__Exercise requirements__: Rewrite the entries from the line with "What is the measured separation" up to and including the line with "0.92 metres", requests included, and shift every distance in the answers up by 26.

[Dataset items]
+++
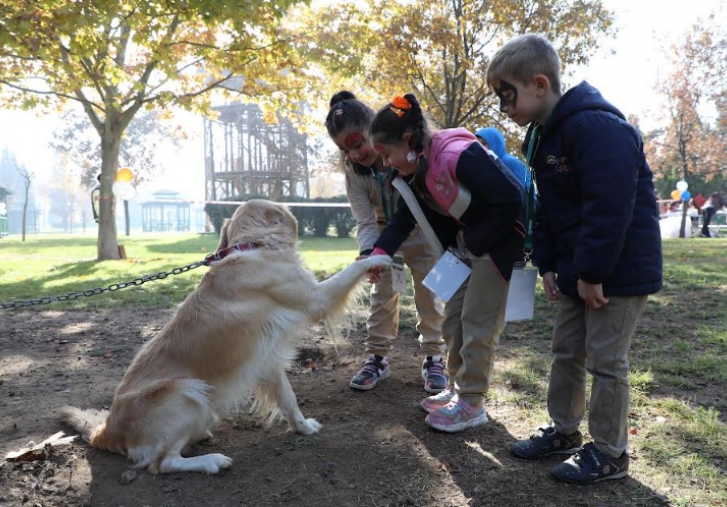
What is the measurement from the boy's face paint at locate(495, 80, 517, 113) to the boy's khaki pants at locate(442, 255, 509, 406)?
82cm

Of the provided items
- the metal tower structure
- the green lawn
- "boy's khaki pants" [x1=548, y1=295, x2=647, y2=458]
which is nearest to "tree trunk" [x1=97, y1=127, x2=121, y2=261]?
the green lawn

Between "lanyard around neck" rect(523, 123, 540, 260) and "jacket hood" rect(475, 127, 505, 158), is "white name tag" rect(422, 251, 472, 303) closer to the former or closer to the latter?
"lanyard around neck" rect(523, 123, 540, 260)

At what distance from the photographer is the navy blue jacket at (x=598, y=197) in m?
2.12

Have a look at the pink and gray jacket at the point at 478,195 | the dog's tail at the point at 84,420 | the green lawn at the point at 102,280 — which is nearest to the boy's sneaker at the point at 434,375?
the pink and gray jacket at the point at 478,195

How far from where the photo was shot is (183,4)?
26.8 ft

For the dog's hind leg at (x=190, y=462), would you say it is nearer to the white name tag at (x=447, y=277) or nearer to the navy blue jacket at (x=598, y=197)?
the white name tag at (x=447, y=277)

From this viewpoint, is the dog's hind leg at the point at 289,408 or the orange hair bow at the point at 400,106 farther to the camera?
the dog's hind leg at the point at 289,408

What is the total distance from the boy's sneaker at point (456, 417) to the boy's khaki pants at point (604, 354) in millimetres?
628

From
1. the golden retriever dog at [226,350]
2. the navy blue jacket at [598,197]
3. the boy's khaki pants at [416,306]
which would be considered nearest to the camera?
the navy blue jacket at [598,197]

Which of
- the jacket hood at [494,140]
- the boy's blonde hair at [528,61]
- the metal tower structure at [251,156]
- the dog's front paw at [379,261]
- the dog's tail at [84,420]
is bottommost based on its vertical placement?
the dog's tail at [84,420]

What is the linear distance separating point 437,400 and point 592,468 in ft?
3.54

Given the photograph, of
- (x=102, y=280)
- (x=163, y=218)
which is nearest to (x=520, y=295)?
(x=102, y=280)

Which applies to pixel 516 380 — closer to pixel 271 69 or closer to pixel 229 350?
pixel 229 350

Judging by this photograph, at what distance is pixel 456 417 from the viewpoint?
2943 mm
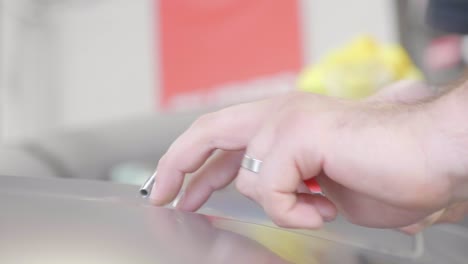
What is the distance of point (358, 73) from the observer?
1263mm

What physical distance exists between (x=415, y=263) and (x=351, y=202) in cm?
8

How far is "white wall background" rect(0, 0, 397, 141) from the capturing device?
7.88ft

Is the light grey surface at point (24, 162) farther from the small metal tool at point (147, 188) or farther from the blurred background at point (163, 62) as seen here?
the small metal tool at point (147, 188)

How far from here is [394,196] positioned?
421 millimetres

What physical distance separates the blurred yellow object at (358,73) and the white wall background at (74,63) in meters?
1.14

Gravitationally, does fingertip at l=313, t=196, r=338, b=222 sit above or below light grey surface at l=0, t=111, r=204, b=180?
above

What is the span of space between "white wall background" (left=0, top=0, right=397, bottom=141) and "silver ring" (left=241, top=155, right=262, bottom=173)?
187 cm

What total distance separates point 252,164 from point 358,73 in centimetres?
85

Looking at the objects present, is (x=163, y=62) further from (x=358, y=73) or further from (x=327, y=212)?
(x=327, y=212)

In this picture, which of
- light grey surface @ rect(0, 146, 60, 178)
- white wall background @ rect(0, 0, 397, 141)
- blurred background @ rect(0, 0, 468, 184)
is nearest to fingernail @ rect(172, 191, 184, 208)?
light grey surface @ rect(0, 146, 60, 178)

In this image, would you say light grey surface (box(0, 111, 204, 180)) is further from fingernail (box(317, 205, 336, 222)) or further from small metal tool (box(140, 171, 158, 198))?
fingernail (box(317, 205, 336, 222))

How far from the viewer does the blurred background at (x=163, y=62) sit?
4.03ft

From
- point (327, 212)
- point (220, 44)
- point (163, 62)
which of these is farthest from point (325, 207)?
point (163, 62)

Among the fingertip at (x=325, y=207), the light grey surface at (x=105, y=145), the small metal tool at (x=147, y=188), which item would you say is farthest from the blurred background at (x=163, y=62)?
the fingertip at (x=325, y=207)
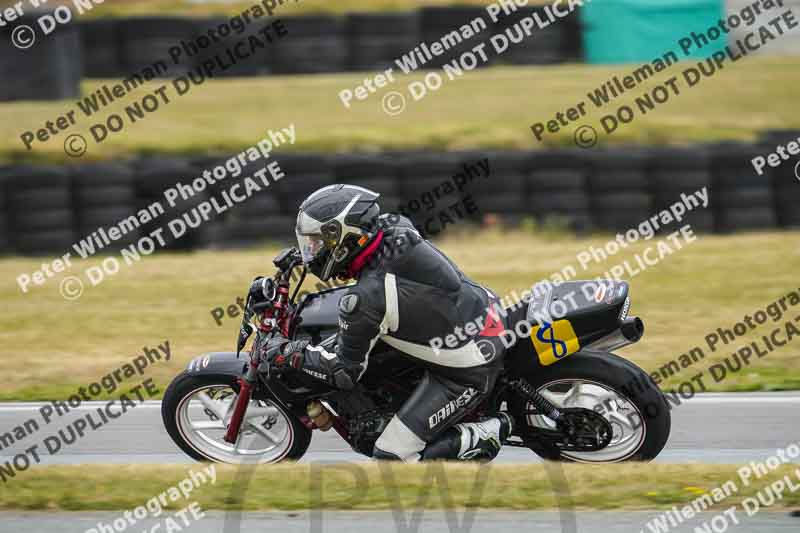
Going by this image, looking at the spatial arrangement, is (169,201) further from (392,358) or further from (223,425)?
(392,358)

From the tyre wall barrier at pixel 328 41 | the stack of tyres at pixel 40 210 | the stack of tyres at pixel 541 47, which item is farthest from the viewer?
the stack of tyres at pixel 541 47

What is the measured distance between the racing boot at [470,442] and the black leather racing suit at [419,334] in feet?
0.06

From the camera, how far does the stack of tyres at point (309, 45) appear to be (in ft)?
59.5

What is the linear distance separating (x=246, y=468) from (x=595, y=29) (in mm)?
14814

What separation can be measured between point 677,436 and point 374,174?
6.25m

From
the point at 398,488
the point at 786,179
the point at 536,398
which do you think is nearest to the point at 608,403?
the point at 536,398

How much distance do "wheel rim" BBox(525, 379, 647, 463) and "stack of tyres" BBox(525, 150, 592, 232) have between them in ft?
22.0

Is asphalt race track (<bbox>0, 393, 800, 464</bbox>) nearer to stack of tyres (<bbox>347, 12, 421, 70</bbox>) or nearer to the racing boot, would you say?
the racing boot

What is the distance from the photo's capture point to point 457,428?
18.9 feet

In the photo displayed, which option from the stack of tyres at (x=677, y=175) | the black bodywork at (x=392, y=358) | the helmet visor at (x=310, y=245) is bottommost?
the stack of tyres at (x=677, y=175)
+++
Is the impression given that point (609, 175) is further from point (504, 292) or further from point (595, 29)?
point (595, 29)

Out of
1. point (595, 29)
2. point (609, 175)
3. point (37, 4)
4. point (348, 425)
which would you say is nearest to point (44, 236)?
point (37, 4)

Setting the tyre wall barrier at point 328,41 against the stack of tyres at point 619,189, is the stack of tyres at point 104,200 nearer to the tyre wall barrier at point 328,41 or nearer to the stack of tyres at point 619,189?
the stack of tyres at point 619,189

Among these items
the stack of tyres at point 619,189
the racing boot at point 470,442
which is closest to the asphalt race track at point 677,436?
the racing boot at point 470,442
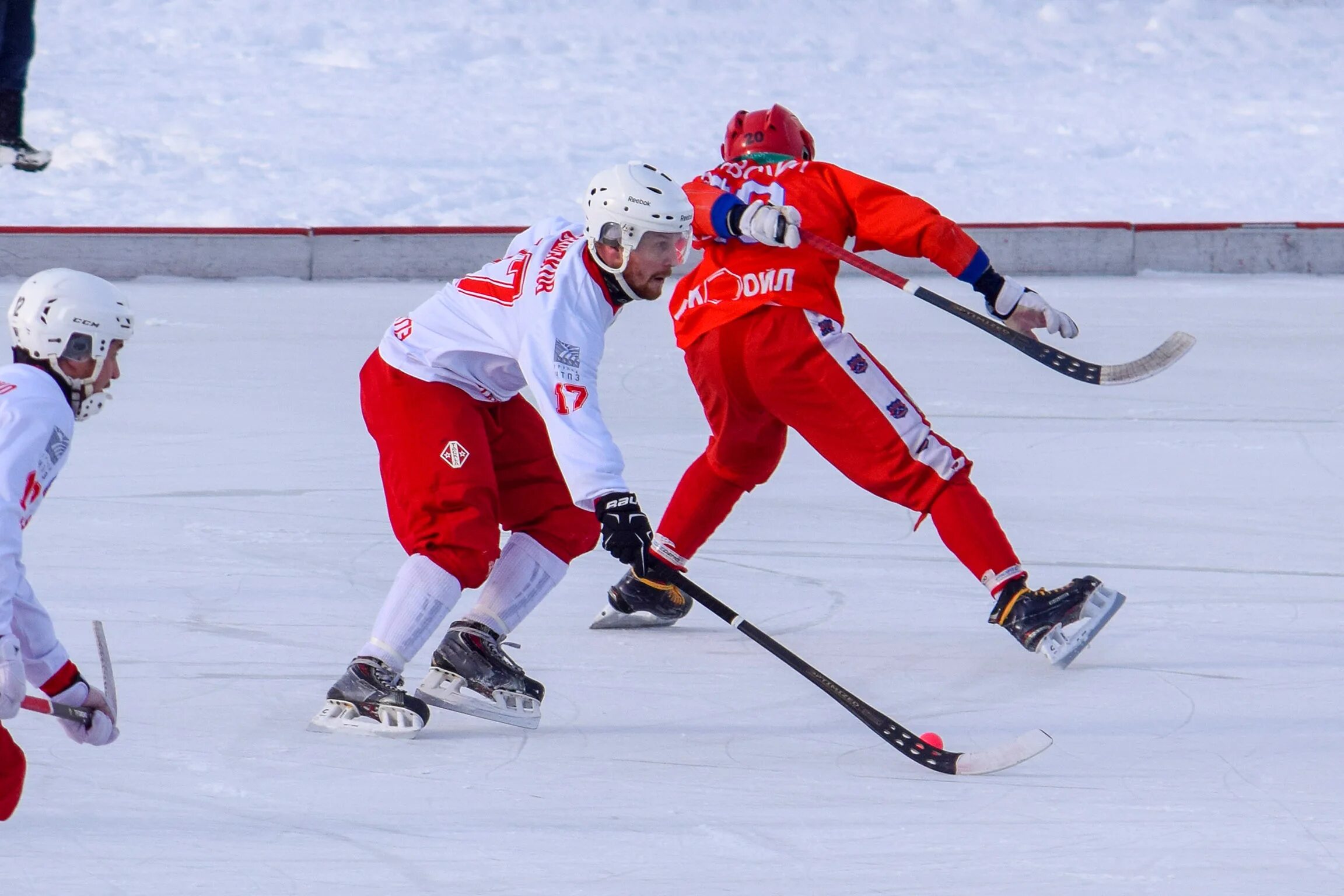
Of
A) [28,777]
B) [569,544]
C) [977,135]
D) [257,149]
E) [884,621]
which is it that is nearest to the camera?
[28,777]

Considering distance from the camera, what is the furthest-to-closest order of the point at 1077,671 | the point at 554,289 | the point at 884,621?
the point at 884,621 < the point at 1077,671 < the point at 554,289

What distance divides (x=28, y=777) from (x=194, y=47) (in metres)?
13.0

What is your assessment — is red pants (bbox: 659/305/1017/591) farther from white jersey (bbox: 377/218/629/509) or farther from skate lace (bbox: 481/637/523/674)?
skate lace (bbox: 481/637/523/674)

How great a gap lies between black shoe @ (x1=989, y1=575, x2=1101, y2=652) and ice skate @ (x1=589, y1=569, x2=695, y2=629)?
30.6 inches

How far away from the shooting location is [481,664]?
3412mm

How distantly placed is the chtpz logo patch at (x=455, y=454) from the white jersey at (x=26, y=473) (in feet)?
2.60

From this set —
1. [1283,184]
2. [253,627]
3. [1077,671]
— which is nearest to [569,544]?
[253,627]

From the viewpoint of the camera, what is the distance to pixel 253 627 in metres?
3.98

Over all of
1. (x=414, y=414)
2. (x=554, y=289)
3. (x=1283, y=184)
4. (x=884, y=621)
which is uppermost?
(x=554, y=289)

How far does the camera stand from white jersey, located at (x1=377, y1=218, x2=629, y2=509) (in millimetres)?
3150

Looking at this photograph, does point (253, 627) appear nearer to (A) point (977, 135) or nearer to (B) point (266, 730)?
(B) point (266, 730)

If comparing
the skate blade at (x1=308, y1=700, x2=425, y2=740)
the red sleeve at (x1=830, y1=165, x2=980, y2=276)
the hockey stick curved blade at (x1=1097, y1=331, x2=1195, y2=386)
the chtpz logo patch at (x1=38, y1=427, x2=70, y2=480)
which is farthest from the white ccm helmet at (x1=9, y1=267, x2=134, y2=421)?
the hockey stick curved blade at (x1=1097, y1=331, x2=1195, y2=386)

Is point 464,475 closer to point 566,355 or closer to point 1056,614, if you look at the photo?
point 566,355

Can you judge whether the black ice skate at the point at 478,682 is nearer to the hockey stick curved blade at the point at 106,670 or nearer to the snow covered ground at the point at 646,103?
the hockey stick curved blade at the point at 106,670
+++
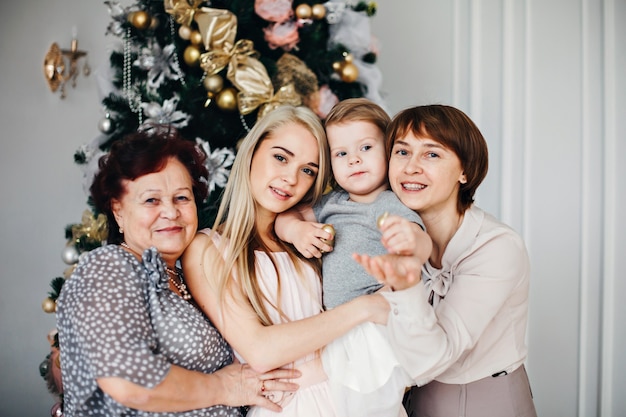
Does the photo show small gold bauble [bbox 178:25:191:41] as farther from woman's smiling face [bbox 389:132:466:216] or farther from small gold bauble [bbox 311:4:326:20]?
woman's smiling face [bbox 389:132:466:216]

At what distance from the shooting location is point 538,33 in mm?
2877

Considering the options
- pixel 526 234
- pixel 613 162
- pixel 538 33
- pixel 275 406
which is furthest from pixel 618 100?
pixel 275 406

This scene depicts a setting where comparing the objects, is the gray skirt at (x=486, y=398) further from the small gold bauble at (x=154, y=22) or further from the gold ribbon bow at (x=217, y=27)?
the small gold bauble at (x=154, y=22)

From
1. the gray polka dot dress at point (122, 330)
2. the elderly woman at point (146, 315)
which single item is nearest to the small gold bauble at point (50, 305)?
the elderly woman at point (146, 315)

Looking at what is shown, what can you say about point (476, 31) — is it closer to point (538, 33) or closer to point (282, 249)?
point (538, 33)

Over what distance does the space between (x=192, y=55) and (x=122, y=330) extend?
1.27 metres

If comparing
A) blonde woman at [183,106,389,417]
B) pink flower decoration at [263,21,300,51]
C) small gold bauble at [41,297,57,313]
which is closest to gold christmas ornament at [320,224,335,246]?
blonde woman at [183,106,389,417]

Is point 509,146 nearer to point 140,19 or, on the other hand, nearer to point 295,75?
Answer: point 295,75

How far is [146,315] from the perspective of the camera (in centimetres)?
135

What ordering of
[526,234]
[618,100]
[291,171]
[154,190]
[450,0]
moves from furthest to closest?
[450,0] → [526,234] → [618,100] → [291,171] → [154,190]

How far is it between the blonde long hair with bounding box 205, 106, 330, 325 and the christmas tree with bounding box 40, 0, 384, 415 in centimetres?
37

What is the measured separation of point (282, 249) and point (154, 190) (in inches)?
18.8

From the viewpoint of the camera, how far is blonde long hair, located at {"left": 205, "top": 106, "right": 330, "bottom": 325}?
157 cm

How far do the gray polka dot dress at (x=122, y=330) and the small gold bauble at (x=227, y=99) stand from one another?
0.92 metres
+++
__Task result__:
What is the measured separation of point (282, 249) and point (154, 190) (in inches)?
44.8

From the viewpoint of the camera, how far is blonde long hair, located at {"left": 205, "top": 106, "right": 330, "bottom": 325}?
183 cm

How far do the gray polka dot dress at (x=122, y=330) and the small gold bauble at (x=227, y=99) stand from one another?
26.92 metres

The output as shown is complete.